## Addressing dirty data with ticdat

Dirty data is an unloved and often overlooked challenge when building analytical models. A typical assumption is that the input data to a model will somehow magically be clean. In reality, there are any number of reasons why dirty data might be passed as input to your engine. The data might be munged together from different systems, the requirements of your data model might be poorly understood, or a user might be simply pushing your model to its limits via what-if analysis. Regardless of the cause, a professional engine will respond gracefully when passed input data that violates basic integrity checks.

`ticdat` allows for a data scientist to define data integrity checks for 4 different categories of problems (in addition to checking for the correct table and field names).
 1. Duplicate rows (i.e. duplicate primary key entries in the same table).
 1. Data type failures. This checks each column for correct data type, legal ranges for numeric data, acceptable flagging strings, nulls present only for columns that allow null, etc.
 1. Foreign key failures, which check that each record of a child table can cross-reference into the appropriate parent table.
 1. Data predicate failures. This checks each row for conditions more complex than the data type failure checks. For example, a maximum column can not be allowed to be smaller than the minimum column.
 
For a data scientist building optimization engines, `ticdat` provides bulk-query routines via the `TicDatFactory` and `PanDatFactory` classes. The engine builder can customize these routines to look for data integrity problems that are specific to the problem at hand. Another programmer (i.e. a software engineer embedding the optimization engine into a live system) can then call these subroutines to pre-validate the input data prior to running `solve`. 

We briefly tour these routines below. Please consult the docstrings for more information.

## Integrity checking with TicDatFactory 

We will first discuss an optimization engine built with `TicDatFactory`. If you wise to organize your code around `pandas.DataFrame` objects, then the `PanDatFactory` examples further down will be more interesting to you.

In [1]:
import ticdat
from diet import input_schema

First, we quickly check that the csv files in `diet_sample_data` represent clean data. The `ticdat` bulk query routines all return "falsey" results on clean data sets. 

In [2]:
dat = input_schema.csv.create_tic_dat("diet_sample_data")
dat

td: {categories: 4, foods: 9, nutrition_quantities: 36}

In [3]:
any (_ for _ in [input_schema.csv.find_duplicates("diet_sample_data"),
                 input_schema.find_data_type_failures(dat), 
                 input_schema.find_foreign_key_failures(dat), 
                 input_schema.find_data_row_failures(dat)])

False

Next, we examine the `diet_dirty_sample_data` data set, which has been deliberately seeded with dirty data.
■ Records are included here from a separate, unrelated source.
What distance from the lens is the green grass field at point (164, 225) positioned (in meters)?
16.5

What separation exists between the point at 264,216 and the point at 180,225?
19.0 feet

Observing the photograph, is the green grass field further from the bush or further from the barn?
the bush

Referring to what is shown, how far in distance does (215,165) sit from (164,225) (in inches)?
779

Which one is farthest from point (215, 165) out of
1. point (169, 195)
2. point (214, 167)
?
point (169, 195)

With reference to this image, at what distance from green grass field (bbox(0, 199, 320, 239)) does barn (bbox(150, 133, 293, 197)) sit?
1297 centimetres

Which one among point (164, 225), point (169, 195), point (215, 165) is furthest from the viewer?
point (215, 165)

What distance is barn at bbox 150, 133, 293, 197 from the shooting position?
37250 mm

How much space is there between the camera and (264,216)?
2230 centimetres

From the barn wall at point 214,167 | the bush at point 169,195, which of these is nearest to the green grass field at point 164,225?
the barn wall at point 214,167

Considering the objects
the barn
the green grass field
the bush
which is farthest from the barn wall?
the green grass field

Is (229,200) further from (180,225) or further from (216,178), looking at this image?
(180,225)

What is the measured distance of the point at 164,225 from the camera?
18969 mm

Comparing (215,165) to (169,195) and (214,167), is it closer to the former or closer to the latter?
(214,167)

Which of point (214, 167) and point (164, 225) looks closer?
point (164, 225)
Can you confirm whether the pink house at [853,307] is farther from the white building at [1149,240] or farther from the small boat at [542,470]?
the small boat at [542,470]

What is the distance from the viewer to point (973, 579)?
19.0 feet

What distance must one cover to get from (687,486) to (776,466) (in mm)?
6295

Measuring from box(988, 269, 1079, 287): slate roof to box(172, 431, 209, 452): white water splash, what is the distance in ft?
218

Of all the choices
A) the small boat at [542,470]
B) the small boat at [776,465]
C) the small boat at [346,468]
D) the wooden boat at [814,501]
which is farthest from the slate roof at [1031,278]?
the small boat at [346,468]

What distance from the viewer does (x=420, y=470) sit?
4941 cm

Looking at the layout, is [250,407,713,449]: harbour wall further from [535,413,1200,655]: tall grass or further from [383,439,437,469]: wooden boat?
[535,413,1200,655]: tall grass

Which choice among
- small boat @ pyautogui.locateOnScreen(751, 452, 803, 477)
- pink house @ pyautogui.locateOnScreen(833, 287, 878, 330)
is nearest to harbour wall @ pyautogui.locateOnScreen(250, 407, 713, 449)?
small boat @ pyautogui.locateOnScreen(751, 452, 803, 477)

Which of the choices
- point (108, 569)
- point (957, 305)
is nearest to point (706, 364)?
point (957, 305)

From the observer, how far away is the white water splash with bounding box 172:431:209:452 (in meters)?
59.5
We first check for duplicate rows. Note that since the dict-of-dict format that `TicDat` uses will remove any row duplications when representing a data set in memory, we must check for duplications on the csv files directly. Similar duplication checking routines are provided for all the `TicDatFactory` readers.

In [4]:
input_schema.csv.find_duplicates("diet_dirty_sample_data")

{'nutrition_quantities': {('milk', 'fat'): 2}}

`ticdat` is telling us that there are two different records in the Nutrition Quantities table defining the amount of fat in milk. This can be easily confirmed by manually inspecting the "nutrition_quantities.csv" file in the "diet_dirty_sample_data" directory. In a real-world data set, manual inspection would be impossible and such a duplication would be easily overlooked.

In [5]:
dat = input_schema.csv.create_tic_dat("diet_dirty_sample_data")
input_schema.find_data_type_failures(dat)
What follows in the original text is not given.